Tulum is the most emblematic site of the coast of Quintana Roo, due to its privileged location and the excellent conservation of its buildings and mural paintings. It is well known for its wall, which delimits the main set by its north, south and west sides, since the eastern sector looks to the Caribbean Sea; It has five entrances and two watchtowers.
The site is presided by El Castillo, the highest basement in Tulum, which preserves a temple with three entrances decorated with serpentine columns and two zoomorphic masks at the corners. In front of the Castle there is a platform for dances and to the southwest is the Temple of the Initial Series, where the earliest documented date was found in Tulum: 564 AD.
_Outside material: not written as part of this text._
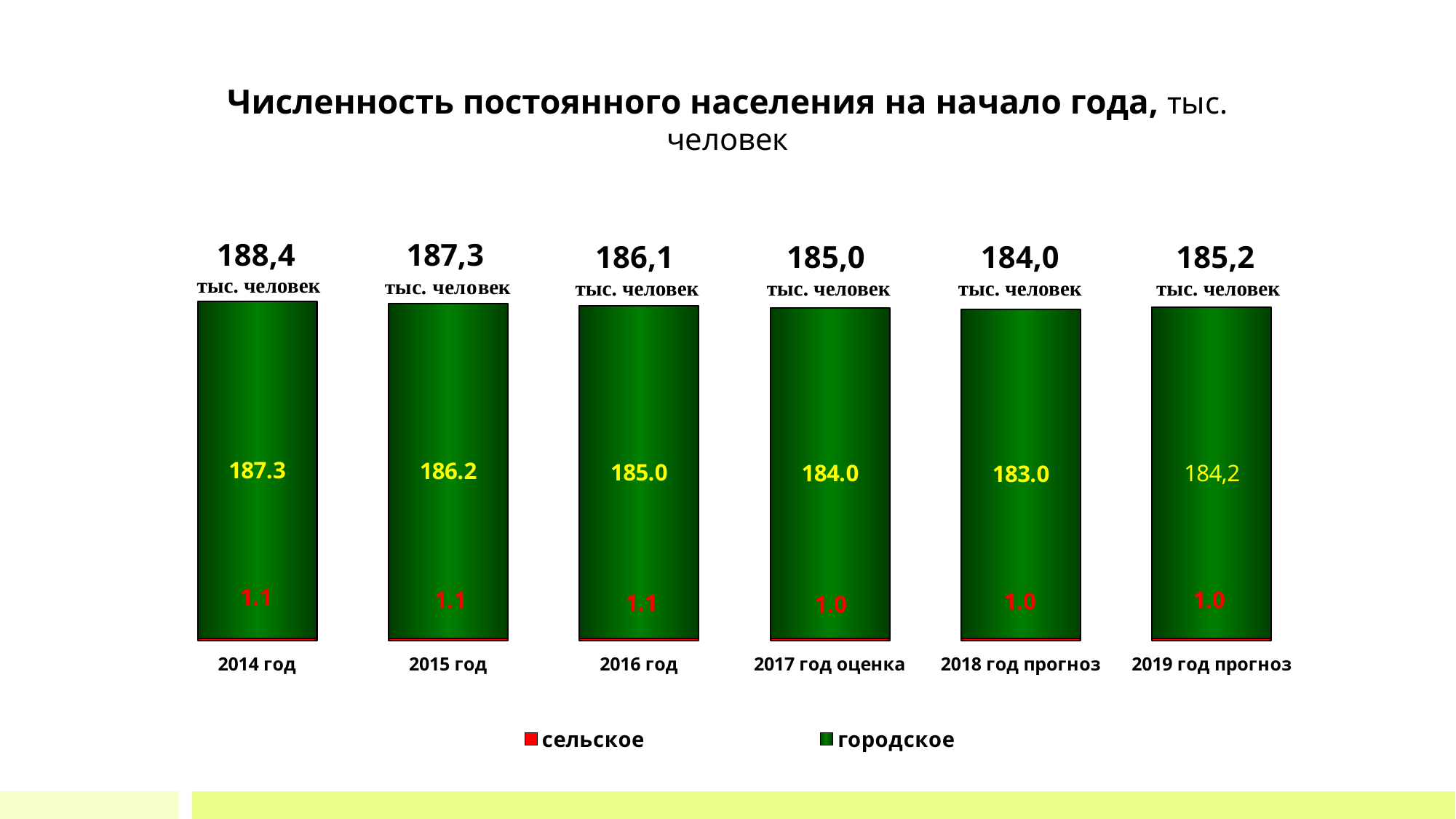
Which year has the lowest value for городское? 2018 год прогноз How many years are shown on the x axis? 6 Which year has the highest value for городское? 2014 год What is the value for городское in 2019 год прогноз? 184,2 What is the total of the stacked bar for 2014 год? 188,4 Which is larger, the городское value for 2015 год or for 2016 год? 2015 год What kind of chart is shown on the slide? Stacked bar chart What is the value for городское in 2014 год? 187.3 Do the городское values rise or fall from 2014 год to 2018 год прогноз? Fall What is the value for сельское in 2017 год оценка? 1.0 What is the difference between the городское values for 2014 год and 2018 год прогноз? 4.3 How many series does the legend list? 2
To the north is the Temple of the Descending God, with a small basement on which a building decorated with the image of that deity, the main iconographic element of the city, was built. Facing this set is the main road, with several buildings; the most important is the Temple of the Frescoes, whose mural paintings portray a series of supernatural beings residing in the Underworld, which constitute one of the most important testimonies of prehispanic Mayan mural painting. Continuing along the road you can see the palaces known as the House of Columns and the House of the Halach Uinik.
In the northeast access, the House of the Cenote, documents the importance that the Mayans gave to the aquatic cult linked to the cenotes, and near there is the Temple of the God of the Wind, named for its circular base, related to Kukulcán, god of the winds.